__EXERCISE DESCRIPTION__: Set down word for word the part of the influenza report below that begins at the words "A research team" and stops after the words "different household-based interventions.".

__SUPPLIED PASSAGE__:
********************
The University of Hong Kong announced Tuesday a research result
saying that quarantine and medical treatment can largely reduce
primary symptomatic attack rate of influenza.
A research team from the Medicine School of the university has
developed a mathematical model of influenza transmission within and
between households to estimate the expected reduction in primary
attack rates for different household-based interventions.
Based on a range of parameters such as the distribution of
household sizes, epidemiological data from Hong Kong and some other
data, the model was used to calculate the effects of interventions
on the spread of pandemic influenza, including: household-based
quarantine; isolation of actively infected individuals outside the
household; targeted use of anti-virals.
Researchers found that even if only 50 percent of the population
were to comply with public health interventions, the proportion
infected during the first year of an influenza pandemic could be
substantially reduced by a combination of household-based
quarantine, isolation of infected individuals outside the
household, and targeted use of anti-virals.
Based on an influenza-associated mortality rate of 1.05 percent
among those infected with symptoms, the magnitude of the predicted
benefit of the above three interventions would be a reduction from
49 percent to 27 percent in the proportion of the population who
become ill with symptoms in the first year of the pandemic, which
would correspond to 16,000 fewer deaths in a city the size of Hong
Kong.
Anti-viral treatment appeared to be about as effective as
isolation when each was used in combination with household
quarantine, but would require stockpiling 3.9 doses of anti-viral
for each member of the population, equivalent to about 27 million
doses in total for Hong Kong.
The research has been fast tracked for expedited publication on
Tuesday in the international medical journal PLoS Medicine.
********************
__DATASET EXTRACT__:

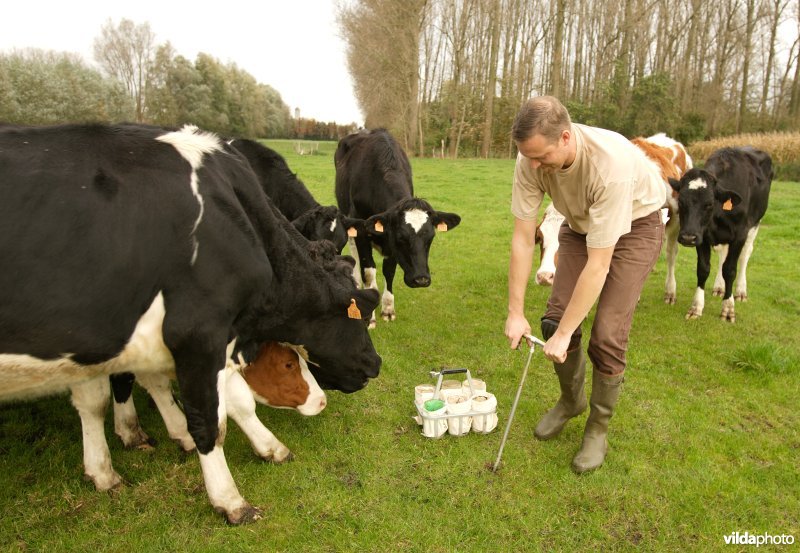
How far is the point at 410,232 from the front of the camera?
6621 millimetres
********************
__WRITTEN RESPONSE__:
A research team from the Medicine School of the university has
developed a mathematical model of influenza transmission within and
between households to estimate the expected reduction in primary
attack rates for different household-based interventions.